Asmara Kiani is a member of the National Women Football Team and is also head coach for the Total Football Youth Academy, which provides training to under-16 players. She has represented Pakistan in international games and was declared the best player of Pakistan in the 8th National Women Football Championship.

Dawn caught up with her in Islamabad to talk about the stereotypes and limits placed on women who want to play sports.

Q: How did you get into football and what challenges did you face?

A: I was active in sports generally when I was in school. I started playing football at a more organised and professional level with my club, The Young Rising Stars (YRS) formed in 2007. We have been the national champions for five years and I became the captain of YRS in 2012, a position I still hold. The stereotype that football is not a woman’s game has followed me everywhere; in a society where women are expected to perform household chores, playing football came as a surprise. This doesn’t discourage me as I know there are emotional issues and criticism and it takes a lot of mental strength to deal with a society that may disagree with your ideas and what you do. What I do helps dispel the limits placed on women and it shows that empowered women exist in sports. I believe we need to make society accept the fact that women playing football is as normal as men playing the game.

Q: What are some of your achievements in football?

A: My biggest achievement has been representing my country at an international level. In 2009, as part of a sports envoy exchange programme I visited the United States of America. That was a great experience because I saw how advanced football is there and I learnt a great deal from that experience.

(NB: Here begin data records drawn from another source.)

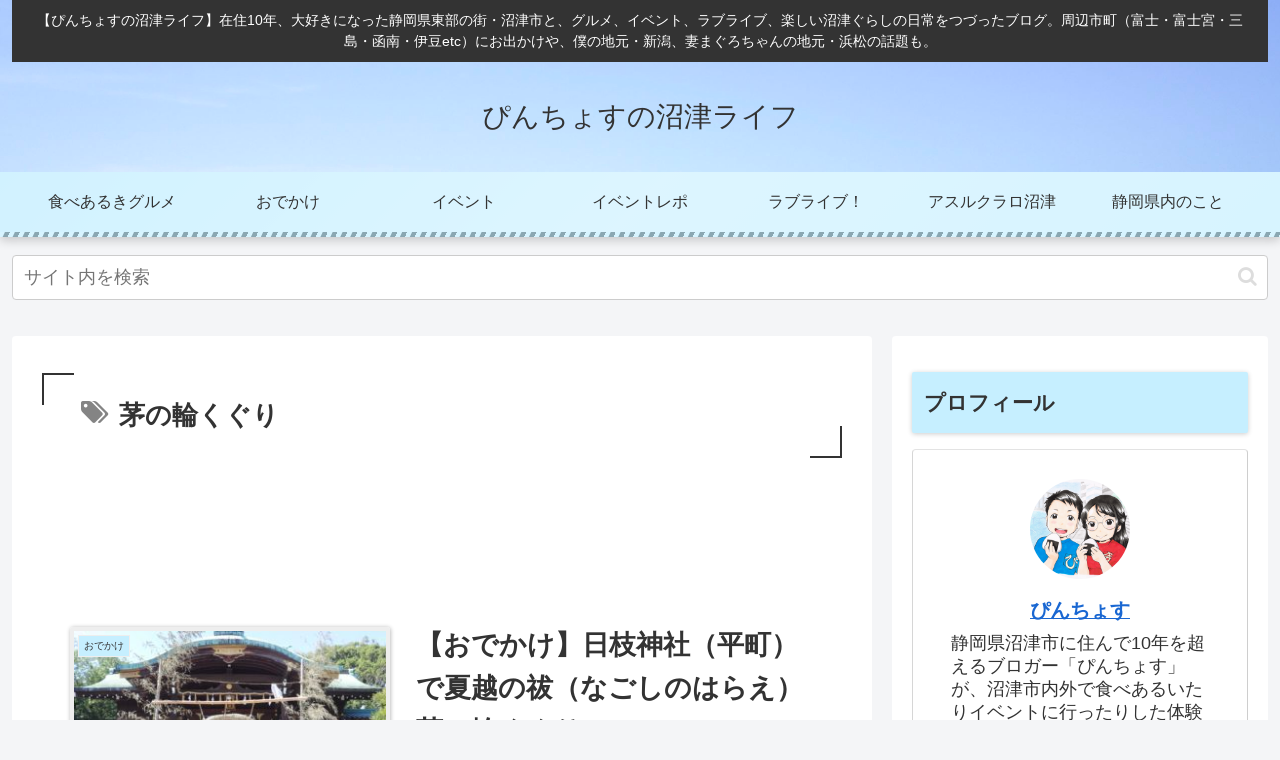

--- FILE ---
content_type: text/html; charset=utf-8
request_url: https://www.google.com/recaptcha/api2/aframe
body_size: 266
content:
<!DOCTYPE HTML><html><head><meta http-equiv="content-type" content="text/html; charset=UTF-8"></head><body><script nonce="KbEyorm5RpGy2iTlyYjH8w">/** Anti-fraud and anti-abuse applications only. See google.com/recaptcha */ try{var clients={'sodar':'https://pagead2.googlesyndication.com/pagead/sodar?'};window.addEventListener("message",function(a){try{if(a.source===window.parent){var b=JSON.parse(a.data);var c=clients[b['id']];if(c){var d=document.createElement('img');d.src=c+b['params']+'&rc='+(localStorage.getItem("rc::a")?sessionStorage.getItem("rc::b"):"");window.document.body.appendChild(d);sessionStorage.setItem("rc::e",parseInt(sessionStorage.getItem("rc::e")||0)+1);localStorage.setItem("rc::h",'1769497546999');}}}catch(b){}});window.parent.postMessage("_grecaptcha_ready", "*");}catch(b){}</script></body></html>

--- FILE ---
content_type: application/javascript; charset=utf-8;
request_url: https://dalc.valuecommerce.com/app3?p=891670322&_s=https%3A%2F%2Fnumazulife.com%2Ftag%2F%25E8%258C%2585%25E3%2581%25AE%25E8%25BC%25AA%25E3%2581%258F%25E3%2581%2590%25E3%2582%258A%2F&vf=iVBORw0KGgoAAAANSUhEUgAAAAMAAAADCAYAAABWKLW%2FAAAAMElEQVQYV2NkFGP4n5GUzBDfsYKBcZkA8%2F%2FbZv4MnS4bGBg3cnX9j3omxvBcIIEBAPs7DVzq%2BkPcAAAAAElFTkSuQmCC
body_size: 4686
content:
vc_linkswitch_callback({"t":"697863c9","r":"aXhjyQALmRYDgUZSCooD7AqKC5acYg","ub":"aXhjyAALphADgUZSCooCsQqKC%2FCg8g%3D%3D","vcid":"1_GYCFxpubY4vJiQ8r0oTl-v5T3yhA6KYcF97l6y0KishbqFi5rjCVh42N1xWr6oEdX4B5xw2hx7vG-AJkPk7jGA02yhty9mddDD1QmKKjiD9n0ZIPZApA","vcpub":"0.760086","external-test-pc.staging.furunavi.com":{"a":"2773224","m":"3267352","g":"015280e4d8","sp":"utm_source%3Dvc%26utm_medium%3Daffiliate%26utm_campaign%3Dproduct_detail"},"biz.travel.yahoo.co.jp":{"a":"2761515","m":"2244419","g":"49c3ed0c8c"},"www.jtb.co.jp/kokunai_hotel":{"a":"2549714","m":"2161637","g":"4cecd199bb","sp":"utm_source%3Dvcdom%26utm_medium%3Daffiliate"},"jalan.net":{"a":"2513343","m":"2130725","g":"3e2b64ef8c"},"www.jtb.co.jp":{"a":"2549714","m":"2161637","g":"4cecd199bb","sp":"utm_source%3Dvcdom%26utm_medium%3Daffiliate"},"lohaco.jp":{"a":"2686782","m":"2994932","g":"6c3994668c"},"7net.omni7.jp":{"a":"2602201","m":"2993472","g":"a450203a8c"},"travel.yahoo.co.jp":{"a":"2901151","m":"3704299","g":"4eca7a1d8c"},"app-external-test-pc.staging.furunavi.com":{"a":"2773224","m":"3267352","g":"015280e4d8","sp":"utm_source%3Dvc%26utm_medium%3Daffiliate%26utm_campaign%3Dproduct_detail"},"www.omni7.jp":{"a":"2602201","m":"2993472","g":"a450203a8c"},"restaurant.ikyu.com":{"a":"2349006","m":"2302203","g":"6cdc6a468c"},"paypaystep.yahoo.co.jp":{"a":"2826703","m":"2201292","g":"2f120f938c"},"service.expedia.co.jp":{"a":"2438503","m":"2382533","g":"4fe096a0d0","sp":"eapid%3D0-28%26affcid%3Djp.network.valuecommerce.general_mylink."},"app.furunavi.jp":{"a":"2773224","m":"3267352","g":"015280e4d8","sp":"utm_source%3Dvc%26utm_medium%3Daffiliate%26utm_campaign%3Dproduct_detail"},"jtb.co.jp":{"a":"2549714","m":"2161637","g":"4cecd199bb","sp":"utm_source%3Dvcdom%26utm_medium%3Daffiliate"},"www.jalan.net/activity":{"a":"2720182","m":"3222781","g":"ac8969c88c"},"lohaco.yahoo.co.jp":{"a":"2686782","m":"2994932","g":"6c3994668c"},"l":5,"7netshopping.jp":{"a":"2602201","m":"2993472","g":"a450203a8c"},"paypaymall.yahoo.co.jp":{"a":"2826703","m":"2201292","g":"2f120f938c"},"p":891670322,"bit.ly":{"a":"2773224","m":"3267352","g":"015280e4d8","sp":"utm_source%3Dvc%26utm_medium%3Daffiliate%26utm_campaign%3Dproduct_detail"},"www.hotpepper.jp":{"a":"2594692","m":"2262623","g":"053cce8fa3","sp":"vos%3Dnhppvccp99002"},"s":3746234,"www.eflora.co.jp":{"a":"2802196","m":"2105846","g":"c6d9b4f58c"},"fcf.furunavi.jp":{"a":"2773224","m":"3267352","g":"015280e4d8","sp":"utm_source%3Dvc%26utm_medium%3Daffiliate%26utm_campaign%3Dproduct_detail"},"dom.jtb.co.jp":{"a":"2549714","m":"2161637","g":"4cecd199bb","sp":"utm_source%3Dvcdom%26utm_medium%3Daffiliate"},"mini-shopping.yahoo.co.jp":{"a":"2826703","m":"2201292","g":"2f120f938c"},"furunavi.jp":{"a":"2773224","m":"3267352","g":"015280e4d8","sp":"utm_source%3Dvc%26utm_medium%3Daffiliate%26utm_campaign%3Dproduct_detail"},"shopping.geocities.jp":{"a":"2826703","m":"2201292","g":"2f120f938c"},"www.expedia.co.jp":{"a":"2438503","m":"2382533","g":"4fe096a0d0","sp":"eapid%3D0-28%26affcid%3Djp.network.valuecommerce.general_mylink."},"www.jtb.co.jp/kokunai":{"a":"2549714","m":"2161637","g":"4cecd199bb","sp":"utm_source%3Dvcdom%26utm_medium%3Daffiliate"},"shopping.yahoo.co.jp":{"a":"2826703","m":"2201292","g":"2f120f938c"},"www.ja-town.com":{"a":"2425371","m":"2130357","g":"709448df8c"},"www.jtbonline.jp":{"a":"2549714","m":"2161637","g":"4cecd199bb","sp":"utm_source%3Dvcdom%26utm_medium%3Daffiliate"},"www.amazon.co.jp":{"a":"2614000","m":"2366370","g":"55ac78fcac","sp":"tag%3Dvc-22%26linkCode%3Dure"},"www.ikyu.com":{"a":"2675907","m":"221","g":"41f478cb88"},"www.jtb.co.jp/kokunai_htl":{"a":"2549714","m":"2161637","g":"4cecd199bb","sp":"utm_source%3Dvcdom%26utm_medium%3Daffiliate"},"approach.yahoo.co.jp":{"a":"2826703","m":"2201292","g":"2f120f938c"},"d1ys6hwpe74y8z.cloudfront.net":{"a":"2817906","m":"3414447","g":"7a94ad878c"},"www.tabirai.net":{"a":"2797949","m":"3368354","g":"c82fcec98c"},"furusatohonpo.jp":{"a":"2817906","m":"3414447","g":"7a94ad878c"},"welove.expedia.co.jp":{"a":"2438503","m":"2382533","g":"4fe096a0d0","sp":"eapid%3D0-28%26affcid%3Djp.network.valuecommerce.general_mylink."},"www.netmile.co.jp":{"a":"2438503","m":"2382533","g":"4fe096a0d0","sp":"eapid%3D0-28%26affcid%3Djp.network.valuecommerce.general_mylink."},"tabelog.com":{"a":"2797472","m":"3366797","g":"8963eae78c"},"www.hotpepper.jp?vos=nhppvccp99002":{"a":"2594692","m":"2262623","g":"053cce8fa3","sp":"vos%3Dnhppvccp99002"},"wwwtst.hotpepper.jp":{"a":"2594692","m":"2262623","g":"053cce8fa3","sp":"vos%3Dnhppvccp99002"},"ebookjapan.yahoo.co.jp":{"a":"2349414","m":"2103493","g":"b1c76796a0","sp":"dealerid%3D40001"}})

As a permanent member of Pakistan’s National Women Football Team I have represented my country in the SAFF Women Championship in Bangladesh in 2010 and in Sri Lanka in 2012. I was declared the best player of Pakistan in the 8th National Women Football Championship.

In this age where Pakistan is only known for religious fundamentalism and terror, empowered women and girls can be the new face of the country in international media by breaking new boundaries and reaching for the skies. As a woman I take a lot of pride in the fact that I am one of the very few who play football and excel at it. I hope that I can in some small way, through my efforts, present a positive image that represents what the real Pakistan is.

Q: What is next on the cards for you?

A: Football is my profession; I work as a coach and as a sports development officer. I look forward to more opportunities and more international exposure. For a year we haven’t had any professional football and we have been arranging amateur tournaments. We hope that organisations will step in and help increase tournaments and activities in football. I have been working like an ambassador for football.